East Hill Tombstone White Brush Pen Review
The East Hill Tombstone White Brush Pen (EAST HILL EH16-1) has been on my radar since I first saw it on Jet Pens a few months back. I don’t like most white-out pens because most are garbage. The gel pens usually are too ghostly to do anything ( I do love the Uni-ball Signo Broad UM-153 Gel Pen though, it’s a slight bit wide but it’s still great), and there have never been any white bristle brush pens as far as I know, until now. Also there looks like there are pretty much no reviews for it, so I figured I’d get one out there with some examples.
When I first opened this pen up it took a little while longer than I expected to get the ink to fill the brush tip. The best way I’ve found thus far is to use centrifugal motion, aka, whip it around in a circle with the tip on the outside. Have the cap on if you do this, it will whip out “ink” (this is probably closer to some form of paint). As long as you do this, you’ll actually get some relatively good results.
The more ghostly lines are done without the tip being slam full of ink at the tip (which you have to pump and whip it around to do). The thicker and whiter marks with the pumping and whipping to fill the brush tip. At first after you load up the tip, it will come out in quick and fast puddles, kind of like a Pentel Presto White Out correctional pen. But pretty quickly it gets to a good spot for a minute or two, and you’ll have to probably start the process again or you’ll get those ghostly lines.
It handled pretty uniformly over all the inks, it picked up more of the Platinum Carbon Ink than I would have liked, but other than that it did good actually. Line variation is there, the more full of paint it is, you might not get that real thin line, but it will still do a little thinner than the Uni Ball Signo, and that’s kinda what I was looking for.
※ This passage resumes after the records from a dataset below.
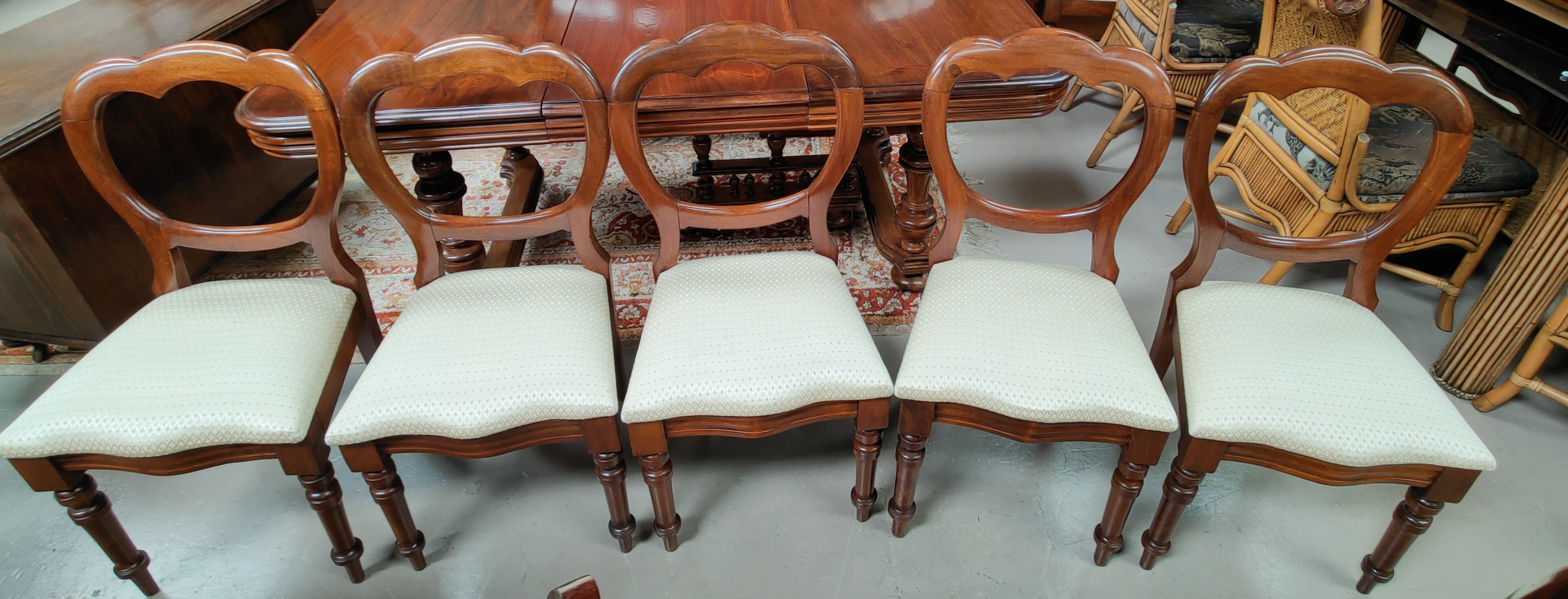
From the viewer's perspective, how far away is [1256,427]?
1.22m

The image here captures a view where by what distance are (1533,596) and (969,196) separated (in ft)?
3.21

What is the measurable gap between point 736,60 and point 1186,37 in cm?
208

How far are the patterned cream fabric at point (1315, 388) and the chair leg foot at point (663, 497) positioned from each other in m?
0.92

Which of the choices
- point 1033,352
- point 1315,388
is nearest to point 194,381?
point 1033,352

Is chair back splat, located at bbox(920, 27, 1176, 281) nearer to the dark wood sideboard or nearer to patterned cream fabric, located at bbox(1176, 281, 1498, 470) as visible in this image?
patterned cream fabric, located at bbox(1176, 281, 1498, 470)

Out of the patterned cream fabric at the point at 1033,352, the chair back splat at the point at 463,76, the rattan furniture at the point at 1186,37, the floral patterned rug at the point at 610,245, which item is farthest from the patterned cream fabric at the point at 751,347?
the rattan furniture at the point at 1186,37

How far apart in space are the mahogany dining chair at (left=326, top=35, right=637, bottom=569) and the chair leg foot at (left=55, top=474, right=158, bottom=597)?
0.46 metres

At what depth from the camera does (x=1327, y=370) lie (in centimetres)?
129

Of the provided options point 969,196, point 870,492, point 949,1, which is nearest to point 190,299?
point 870,492

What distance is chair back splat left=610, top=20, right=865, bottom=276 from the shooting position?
4.28ft

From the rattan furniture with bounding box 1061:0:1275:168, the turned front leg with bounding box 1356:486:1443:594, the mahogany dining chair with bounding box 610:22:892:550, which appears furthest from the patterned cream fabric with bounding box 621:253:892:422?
the rattan furniture with bounding box 1061:0:1275:168

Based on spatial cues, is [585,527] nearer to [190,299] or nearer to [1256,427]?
[190,299]

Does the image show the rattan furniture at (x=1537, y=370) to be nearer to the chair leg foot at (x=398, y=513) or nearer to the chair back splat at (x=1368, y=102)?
the chair back splat at (x=1368, y=102)

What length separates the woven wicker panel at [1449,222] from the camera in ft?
6.27
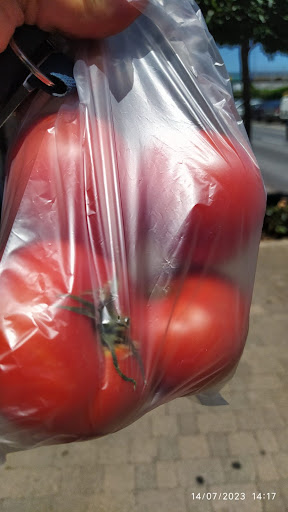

Above is another test, and to the right I used a Pentel Pigment Brush Pen on top of the white and it adhered pretty well. I was impressed on that (White Gouache can be bad about that at times even, and that’s what I normally use as white-out). The last test was I left it unused for about a week, and I came back and it was still juicy. I assumed it would have started to dry out, since most paint pens don’t stay wet that long, but this one did.
The biggest cons I’ve seen with this Brush Pen thus far is that I haven’t seen any refills for it, so you’ll have to buy the whole unit when you run out of ink ($8.25-$8.50 is the price range I’m seeing), and it will bubble out ink while you are pushing on the cartridge, and if you aren’t careful a bit will come out and get on your fingers.
Overall, this pen is better than I thought it would be, though it still has issues. It gets 3 Zaffino Crazy Face Frank’s out of 5, mostly due to price.